Exercise details: Every line in the material below that includes "migrated" should be copied.

Extracted data:

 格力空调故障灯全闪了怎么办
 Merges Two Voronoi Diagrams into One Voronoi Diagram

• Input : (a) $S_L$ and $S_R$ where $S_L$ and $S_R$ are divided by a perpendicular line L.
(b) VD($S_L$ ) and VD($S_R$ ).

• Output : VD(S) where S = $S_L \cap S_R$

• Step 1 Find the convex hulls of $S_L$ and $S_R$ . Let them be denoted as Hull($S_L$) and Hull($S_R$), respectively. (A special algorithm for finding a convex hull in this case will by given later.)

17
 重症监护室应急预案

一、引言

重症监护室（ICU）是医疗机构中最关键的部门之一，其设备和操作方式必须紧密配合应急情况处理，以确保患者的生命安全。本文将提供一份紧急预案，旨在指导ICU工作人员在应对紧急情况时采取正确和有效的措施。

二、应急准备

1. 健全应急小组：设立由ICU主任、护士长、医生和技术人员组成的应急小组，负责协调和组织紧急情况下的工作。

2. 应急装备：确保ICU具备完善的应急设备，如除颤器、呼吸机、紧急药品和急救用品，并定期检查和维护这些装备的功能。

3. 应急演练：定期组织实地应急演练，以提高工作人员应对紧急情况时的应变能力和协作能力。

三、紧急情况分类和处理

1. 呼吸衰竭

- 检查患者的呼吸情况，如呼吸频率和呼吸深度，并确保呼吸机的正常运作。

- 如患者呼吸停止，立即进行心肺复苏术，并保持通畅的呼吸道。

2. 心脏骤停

...

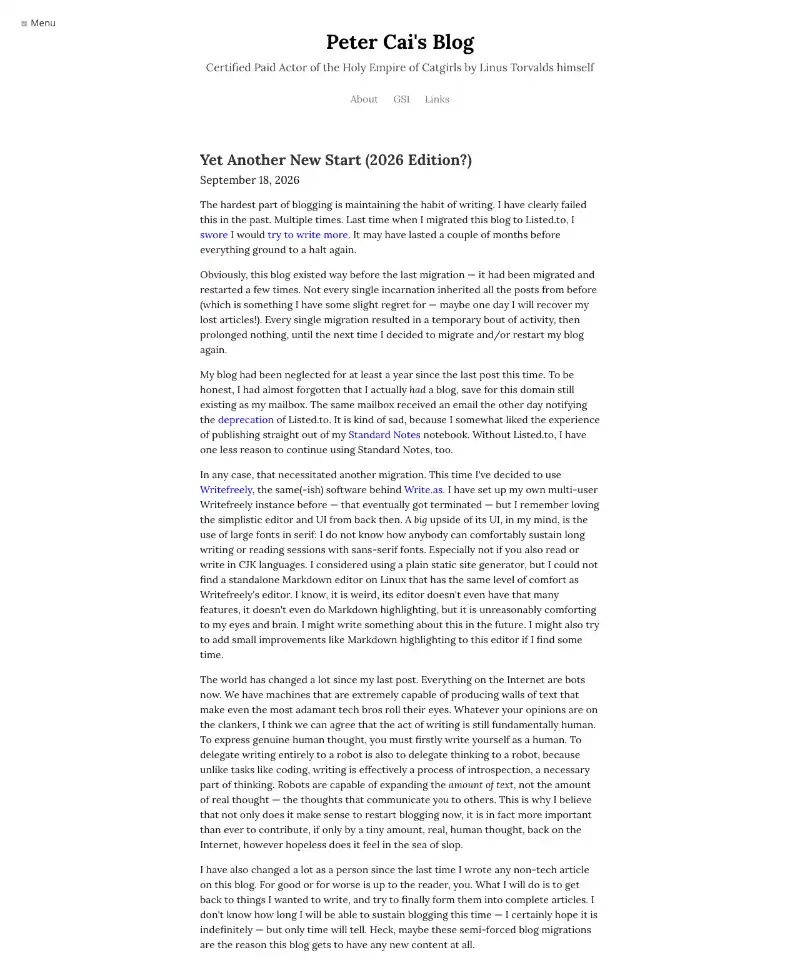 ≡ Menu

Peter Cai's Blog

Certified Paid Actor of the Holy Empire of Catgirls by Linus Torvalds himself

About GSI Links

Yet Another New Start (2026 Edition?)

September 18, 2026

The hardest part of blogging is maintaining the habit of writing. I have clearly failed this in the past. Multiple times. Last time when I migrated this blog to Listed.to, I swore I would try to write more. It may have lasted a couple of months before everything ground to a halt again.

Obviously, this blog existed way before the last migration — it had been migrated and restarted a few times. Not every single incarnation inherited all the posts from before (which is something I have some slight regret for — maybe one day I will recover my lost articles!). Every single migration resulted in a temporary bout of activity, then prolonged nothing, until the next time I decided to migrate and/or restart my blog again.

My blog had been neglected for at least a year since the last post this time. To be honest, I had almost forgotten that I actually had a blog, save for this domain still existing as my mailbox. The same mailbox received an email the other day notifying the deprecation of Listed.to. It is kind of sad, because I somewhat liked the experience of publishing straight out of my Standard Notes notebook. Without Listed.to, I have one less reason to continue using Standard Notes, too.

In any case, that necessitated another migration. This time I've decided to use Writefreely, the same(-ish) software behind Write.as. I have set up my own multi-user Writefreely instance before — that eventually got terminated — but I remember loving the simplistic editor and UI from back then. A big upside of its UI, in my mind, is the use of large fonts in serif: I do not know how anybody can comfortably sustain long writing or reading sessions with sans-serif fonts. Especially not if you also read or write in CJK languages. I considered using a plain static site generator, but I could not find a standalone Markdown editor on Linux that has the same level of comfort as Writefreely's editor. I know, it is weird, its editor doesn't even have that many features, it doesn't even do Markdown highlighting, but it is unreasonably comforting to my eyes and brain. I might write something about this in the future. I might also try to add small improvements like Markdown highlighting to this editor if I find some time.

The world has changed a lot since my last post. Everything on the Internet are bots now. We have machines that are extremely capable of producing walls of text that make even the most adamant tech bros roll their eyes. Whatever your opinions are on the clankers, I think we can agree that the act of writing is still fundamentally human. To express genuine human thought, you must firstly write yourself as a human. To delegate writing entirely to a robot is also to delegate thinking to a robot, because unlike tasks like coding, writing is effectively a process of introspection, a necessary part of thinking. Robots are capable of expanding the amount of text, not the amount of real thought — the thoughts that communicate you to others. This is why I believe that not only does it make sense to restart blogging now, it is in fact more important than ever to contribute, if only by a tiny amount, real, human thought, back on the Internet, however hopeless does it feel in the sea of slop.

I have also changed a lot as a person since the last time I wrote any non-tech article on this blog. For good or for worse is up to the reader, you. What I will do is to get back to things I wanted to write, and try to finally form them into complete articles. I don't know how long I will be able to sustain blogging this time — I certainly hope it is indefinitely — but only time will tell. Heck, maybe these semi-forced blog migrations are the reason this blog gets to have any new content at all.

Answer section:
The hardest part of blogging is maintaining the habit of writing. I have clearly failed this in the past. Multiple times. Last time when I migrated this blog to Listed.to, I swore I would try to write more. It may have lasted a couple of months before everything ground to a halt again.
Obviously, this blog existed way before the last migration — it had been migrated and restarted a few times. Not every single incarnation inherited all the posts from before (which is something I have some slight regret for — maybe one day I will recover my lost articles!). Every single migration resulted in a temporary bout of activity, then prolonged nothing, until the next time I decided to migrate and/or restart my blog again.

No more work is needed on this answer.